-- begin RECORDS FOR THIS TASK --
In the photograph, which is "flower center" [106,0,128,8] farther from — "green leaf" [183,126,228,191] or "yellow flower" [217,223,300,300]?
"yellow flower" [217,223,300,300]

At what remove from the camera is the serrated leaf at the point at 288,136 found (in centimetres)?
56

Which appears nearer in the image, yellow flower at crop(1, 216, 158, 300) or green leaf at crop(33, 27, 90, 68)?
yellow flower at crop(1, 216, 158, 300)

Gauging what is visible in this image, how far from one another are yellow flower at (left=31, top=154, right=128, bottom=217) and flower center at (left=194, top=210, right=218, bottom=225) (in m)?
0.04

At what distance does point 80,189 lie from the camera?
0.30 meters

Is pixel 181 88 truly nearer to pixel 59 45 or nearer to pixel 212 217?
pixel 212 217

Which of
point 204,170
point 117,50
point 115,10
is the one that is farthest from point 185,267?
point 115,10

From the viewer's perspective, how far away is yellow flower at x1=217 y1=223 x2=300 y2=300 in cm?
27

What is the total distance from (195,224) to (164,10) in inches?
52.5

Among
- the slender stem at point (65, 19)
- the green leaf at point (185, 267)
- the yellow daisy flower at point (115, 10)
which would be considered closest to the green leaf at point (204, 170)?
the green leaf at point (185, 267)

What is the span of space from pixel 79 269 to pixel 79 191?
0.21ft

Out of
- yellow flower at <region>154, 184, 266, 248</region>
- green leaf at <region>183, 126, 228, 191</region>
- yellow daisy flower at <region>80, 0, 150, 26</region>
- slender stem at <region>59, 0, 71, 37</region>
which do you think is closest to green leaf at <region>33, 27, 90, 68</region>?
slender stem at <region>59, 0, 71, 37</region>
-- end RECORDS FOR THIS TASK --
- _PROMPT_:
Copy out all of the lines above word for word.

- _FULL OUTPUT_:
In the photograph, which is "flower center" [106,0,128,8] farther from — "green leaf" [183,126,228,191] or "yellow flower" [217,223,300,300]?
"yellow flower" [217,223,300,300]

At what remove from the camera is the serrated leaf at the point at 288,136 found (in centimetres)?
56

Which appears nearer in the image, yellow flower at crop(1, 216, 158, 300) or green leaf at crop(33, 27, 90, 68)?
yellow flower at crop(1, 216, 158, 300)

Gauging what is visible in this image, how far from one another are yellow flower at (left=31, top=154, right=128, bottom=217) and flower center at (left=194, top=210, right=218, bottom=225) (in m)?
0.04

At what distance does point 80,189 lie from the camera?
0.30 meters

Is pixel 181 88 truly nearer to pixel 59 45 or nearer to pixel 212 217?
pixel 212 217

Which of
point 204,170
point 117,50
point 115,10
is the one that is farthest from point 185,267?
point 115,10

From the viewer's perspective, how far away is yellow flower at x1=217 y1=223 x2=300 y2=300 in cm?
27

What is the total distance from (195,224) to (164,10) in inches?
52.5

Among
- the slender stem at point (65, 19)
- the green leaf at point (185, 267)
- the yellow daisy flower at point (115, 10)
which would be considered closest to the green leaf at point (204, 170)?
the green leaf at point (185, 267)

What is the span of space from pixel 79 269 to pixel 79 191?
0.21ft

Out of
- yellow flower at <region>154, 184, 266, 248</region>
- green leaf at <region>183, 126, 228, 191</region>
- yellow daisy flower at <region>80, 0, 150, 26</region>
- slender stem at <region>59, 0, 71, 37</region>
which do you think is closest to green leaf at <region>33, 27, 90, 68</region>?
slender stem at <region>59, 0, 71, 37</region>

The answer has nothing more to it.